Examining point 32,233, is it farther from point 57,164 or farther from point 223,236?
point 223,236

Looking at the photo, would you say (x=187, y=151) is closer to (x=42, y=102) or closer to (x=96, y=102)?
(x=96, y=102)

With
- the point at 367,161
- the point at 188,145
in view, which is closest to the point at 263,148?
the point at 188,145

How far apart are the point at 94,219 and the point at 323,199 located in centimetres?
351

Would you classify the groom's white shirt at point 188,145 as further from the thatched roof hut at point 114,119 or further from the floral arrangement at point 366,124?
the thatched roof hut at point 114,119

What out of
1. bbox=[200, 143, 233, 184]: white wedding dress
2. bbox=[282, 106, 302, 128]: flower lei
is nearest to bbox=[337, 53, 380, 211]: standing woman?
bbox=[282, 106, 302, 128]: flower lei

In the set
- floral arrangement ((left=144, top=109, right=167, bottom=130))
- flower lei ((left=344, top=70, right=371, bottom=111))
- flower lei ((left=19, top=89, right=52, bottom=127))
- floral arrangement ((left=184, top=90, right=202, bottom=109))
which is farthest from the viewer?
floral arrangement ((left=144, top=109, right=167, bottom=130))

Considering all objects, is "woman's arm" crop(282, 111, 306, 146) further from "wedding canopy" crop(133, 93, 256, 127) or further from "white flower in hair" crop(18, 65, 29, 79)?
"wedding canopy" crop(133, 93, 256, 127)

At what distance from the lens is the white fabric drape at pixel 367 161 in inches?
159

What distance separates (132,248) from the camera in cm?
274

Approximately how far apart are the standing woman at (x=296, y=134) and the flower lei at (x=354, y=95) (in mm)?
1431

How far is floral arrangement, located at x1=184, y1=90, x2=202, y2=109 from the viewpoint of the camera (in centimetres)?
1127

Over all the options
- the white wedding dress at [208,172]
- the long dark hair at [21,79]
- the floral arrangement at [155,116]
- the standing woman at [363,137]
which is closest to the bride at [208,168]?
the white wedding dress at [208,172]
※
DIRECTIONS: Using the data above, reproduce every line exactly.

COMPLETE ANSWER:
Examining point 32,233, is it farther from point 57,164 or farther from point 223,236?
point 223,236

Looking at the photo, would you say (x=187, y=151) is closer to (x=42, y=102) or closer to (x=96, y=102)?
(x=96, y=102)

With
- the point at 367,161
- the point at 188,145
in view, which is closest to the point at 263,148?
the point at 188,145

How far apart are the point at 94,219 and the point at 323,199 located in centimetres?
351

Would you classify the groom's white shirt at point 188,145 as further from the thatched roof hut at point 114,119 or further from the floral arrangement at point 366,124?
the thatched roof hut at point 114,119

What out of
1. bbox=[200, 143, 233, 184]: white wedding dress
2. bbox=[282, 106, 302, 128]: flower lei
is nearest to bbox=[337, 53, 380, 211]: standing woman?
bbox=[282, 106, 302, 128]: flower lei

In the set
- floral arrangement ((left=144, top=109, right=167, bottom=130))
- flower lei ((left=344, top=70, right=371, bottom=111))
- flower lei ((left=19, top=89, right=52, bottom=127))
- floral arrangement ((left=184, top=90, right=202, bottom=109))
which is farthest from the viewer?
floral arrangement ((left=144, top=109, right=167, bottom=130))

Considering all objects, is "woman's arm" crop(282, 111, 306, 146) further from "wedding canopy" crop(133, 93, 256, 127) or further from "white flower in hair" crop(18, 65, 29, 79)?
"wedding canopy" crop(133, 93, 256, 127)

At what distance from the lens is the white fabric drape at pixel 367 161 in inches?
159

What distance separates (132,248) from the camera in cm?
274

Approximately how far apart are the standing woman at (x=296, y=134) and the flower lei at (x=354, y=95) (in mm)?
1431

How far is floral arrangement, located at x1=184, y1=90, x2=202, y2=109 from the viewpoint of the camera (in centimetres)?
1127

Over all the options
- the white wedding dress at [208,172]
- the long dark hair at [21,79]
- the floral arrangement at [155,116]
- the standing woman at [363,137]
which is closest to the bride at [208,168]?
the white wedding dress at [208,172]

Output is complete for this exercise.